The school thrived under the leadership of Edward Hitchcock and Orra White. The curriculum expanded to include additional subjects in the sciences including astronomy, geology, and botany. They introduced active, experiential learning that presaged the materials they would create to support Edward's research and teaching in geology and ichnology when he joined the faculty of Amherst College. Orra combined instruction in the sciences with painting and other decorative arts. Edward made good use of the academy's fine collection of scientific instruments but also designed his own apparatus to demonstrate scientific principles in the classroom, including a wooden model customized to the latitude and longitude of Deerfield to predict eclipses in the region. The pair also collaborated in writing and producing a play performed by faculty and students titled, Emancipation of Europe, Or, The Downfall of Bonaparte.

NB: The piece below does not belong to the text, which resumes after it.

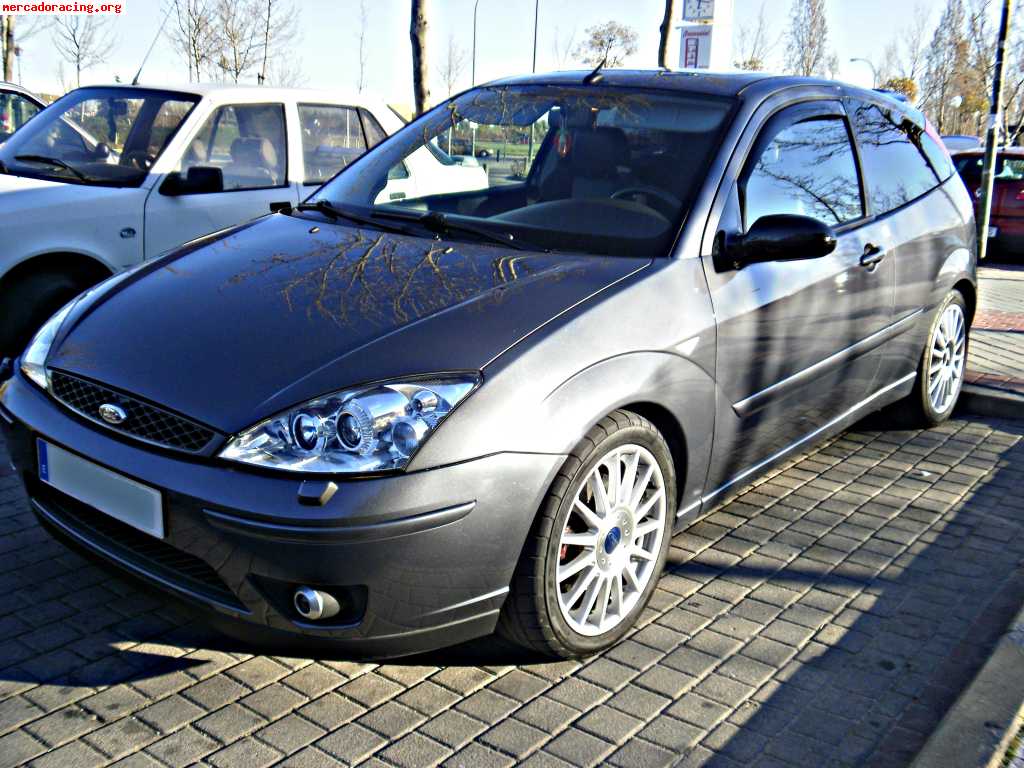Hella xenon faros ford focus #4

The institution's fortunes fluctuated in time with the economic ups and downs of the region and nation. In 1875, a generous bequest from a town resident for a free academy and town library enabled the building of a new edifice at its current location in the village center for both Deerfield residents and out-of-town students. The school sold its original home to the Pocumtuck Valley Memorial Association and the former academy building re-opened as the Memorial Hall Museum in 1880, which the PVMA continues to oversee and operate. In 1880, graduates of the new, jointly administered Dickinson High School and Deerfield Academy received the first high school diplomas ever conferred in Deerfield. 

In 1902, the town hired Frank Boyden, an energetic young headmaster. Under his leadership the town high school and the academy separated. Deerfield built a high school in South Deerfield and the academy once again became an entirely private school. In 1948, Deerfield Academy ceased admitting young women and became a single-sex institution. Co-education was re-established in 1989. Today, Deerfield Academy is an independent, college preparatory school with more than 120 faculty and a student body numbering over 600 day and boarding students.